The estimation of high NO2 concentrations was influenced by multiple complex factors, including meteorological conditions and emissions sources, which may bring errors when simulating these extreme scenarios. The box plots reflected the interquartile range and depicting the data's dispersion, where the height of the box visually represents the data's dispersion, with NO2 concentration showing a right-skewed distribution and data dispersion in the high-value range. The configuration of the box plots for high NO2 concentrations indicated that the concentration data became more dispersed with higher values, and outliers tended to be concentrated at the higher end. The model's performance under extreme and high-concentration conditions may deviate from expectations, which can be attributed to the multifaceted influences on the estimation of high NO2 concentrations, encompassing factors such as meteorological conditions and emissions sources.

3.2. Retrieval Results

Based on the evaluation of the model, further analysis was conducted concerning the estimation results, with a particular focus on the spatial and temporal variations of NO2 distribution in different seasons from 2018 to 2019 in China.
Atmospheric NO2 is primarily derived from natural sources, while in megacity clusters and industrial regions in China, NO2 is mostly emitted from human activities such as fuel combustion, mobile sources, and stationary sources such as industrial ovens. Near-surface NO2 concentrations are generally higher in these zones due to thick population density, heavy traffic volume and high industrial emissions.
The retrieval NO2 from 2DCNN-LSTM was in good agreement with the spatial distribution of near-surface observations. There were significant differences in the distributions of NO2 across seasons (Figure 8). Concentrations were relatively low in spring and summer, while they were rather higher in autumn and winter, especially in highly industrialized and urbanized areas.
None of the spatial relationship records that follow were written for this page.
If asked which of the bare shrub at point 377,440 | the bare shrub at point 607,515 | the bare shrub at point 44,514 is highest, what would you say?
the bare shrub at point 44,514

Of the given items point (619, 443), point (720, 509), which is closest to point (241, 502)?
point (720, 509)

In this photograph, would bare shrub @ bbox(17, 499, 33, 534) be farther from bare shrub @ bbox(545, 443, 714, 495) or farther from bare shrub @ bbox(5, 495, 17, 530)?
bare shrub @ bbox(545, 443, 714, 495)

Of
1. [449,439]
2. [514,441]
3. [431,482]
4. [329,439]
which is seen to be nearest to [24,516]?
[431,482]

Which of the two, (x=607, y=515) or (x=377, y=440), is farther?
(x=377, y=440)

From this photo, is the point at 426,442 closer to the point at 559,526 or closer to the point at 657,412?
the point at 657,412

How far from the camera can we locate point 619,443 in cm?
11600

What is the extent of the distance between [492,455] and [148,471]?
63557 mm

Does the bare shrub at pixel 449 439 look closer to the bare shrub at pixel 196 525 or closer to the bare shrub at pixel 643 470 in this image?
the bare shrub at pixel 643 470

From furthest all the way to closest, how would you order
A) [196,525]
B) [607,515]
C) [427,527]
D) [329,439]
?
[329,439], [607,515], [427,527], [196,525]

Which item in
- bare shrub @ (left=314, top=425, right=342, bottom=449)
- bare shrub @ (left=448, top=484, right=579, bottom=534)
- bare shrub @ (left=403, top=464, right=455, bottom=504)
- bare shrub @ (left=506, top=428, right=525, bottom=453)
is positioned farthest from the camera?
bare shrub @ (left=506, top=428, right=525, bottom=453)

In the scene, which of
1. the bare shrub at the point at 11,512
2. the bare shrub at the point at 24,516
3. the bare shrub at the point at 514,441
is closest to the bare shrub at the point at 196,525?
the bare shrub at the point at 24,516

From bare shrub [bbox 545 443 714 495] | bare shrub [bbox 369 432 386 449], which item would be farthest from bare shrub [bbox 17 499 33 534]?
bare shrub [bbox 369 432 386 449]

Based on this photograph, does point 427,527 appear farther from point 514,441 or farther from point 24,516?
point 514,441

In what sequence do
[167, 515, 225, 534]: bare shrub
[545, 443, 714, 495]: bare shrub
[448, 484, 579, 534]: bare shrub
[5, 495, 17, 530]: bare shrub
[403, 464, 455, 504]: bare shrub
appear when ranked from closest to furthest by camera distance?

These seasonal differences were related to meteorological conditions, population density, and industrial activities. Specifically, the near-surface NO2 retrieval results based on satellite and 2DCNN-LSTM in China exhibited the following spatiotemporal and seasonal characteristics:
The seasonal characteristics of near-surface NO2 showed a low in summer and a peak in winter. The higher temperatures and increased radiation in summer promoted photochemical reactions, leading to NO2 transfered into ozone and other nitrogen-containing secondary aerosols, resulting in generally low near-surface NO2 concentrations in summer. Additionally, abundant rainfall and high humidity in summer facilitated the removal of pollutants, while the hot weather and strong atmospheric convection enhanced air mixing and the upward lifting of the atmospheric boundary layer, leading to decreased joint air stability and easy diffusion of pollutants. These factors resulted in the lowest average NO2 concentrations in summer. In winter, near-surface NO2 concentrations were highest, with a larger range of high value, mainly distributed in the Beijing-Tianjin-Hebei region, Yangtze River Delta, Pearl River Delta, Sichuan Basin, and Xinjiang. This was related to coal combustion for heating and industrial emissions in winter. Additionally, the low temperatures in winter weakened the chemical conversion of NO2 to other nitrogen compounds, and the lower surface temperature leaded to a decrease in the air vertical mixing and an increase in air stability, making it difficult for pollutants to diffuse. Pollution became worse when a temperature inversion occured, resulting in the highest average near-surface NO2 concentration ( 35.11 23.27 μ g / m 3 ) in winter. In the transitional seasons of spring and autumn, the average NO2 concentrations were similar, ranging from 12.20 8.43 μ g / m 3 in spring to 23.49 12.35 μ g / m 3 in autumn. The seasonal variation of NO2 levels was as follows: summer < spring < autumn < winter, with autumn and winter showing significantly higher levels compared to spring and summer.
From a time-series perspective, the pollutant concentrations in each season of 2019 were lower than 2018. Compared to 2018, the average NO2 concentration in 2019 decreased by 7.0%, while in spring, summer, autumn, and winter, it decreased by 7.5%, 7.1%, 2.9%, and 9.7%, respectively. In 2019, the high value zones showed a significant reduction in range and exhibited a continuous downward trend in concentrations. This trend was closely related to the ongoing environmental governance efforts[30] and the promotion of new energy vehicles in China[31]. China had been actively promoting environmental governance by implementing a series of measures to reduce pollutant emissions, such as strengthening the control of industrial and vehicular emissions, improving emission control in coal-fired electric power plants, and enhancing the monitoring, early warning systems for atmospheric pollutants, and other vigorous initiatives. Furthermore, China had been promoting the popularization and use of electric vehicles, encouraging the use of clean energy transportation through providing subsidies and building charging facilities.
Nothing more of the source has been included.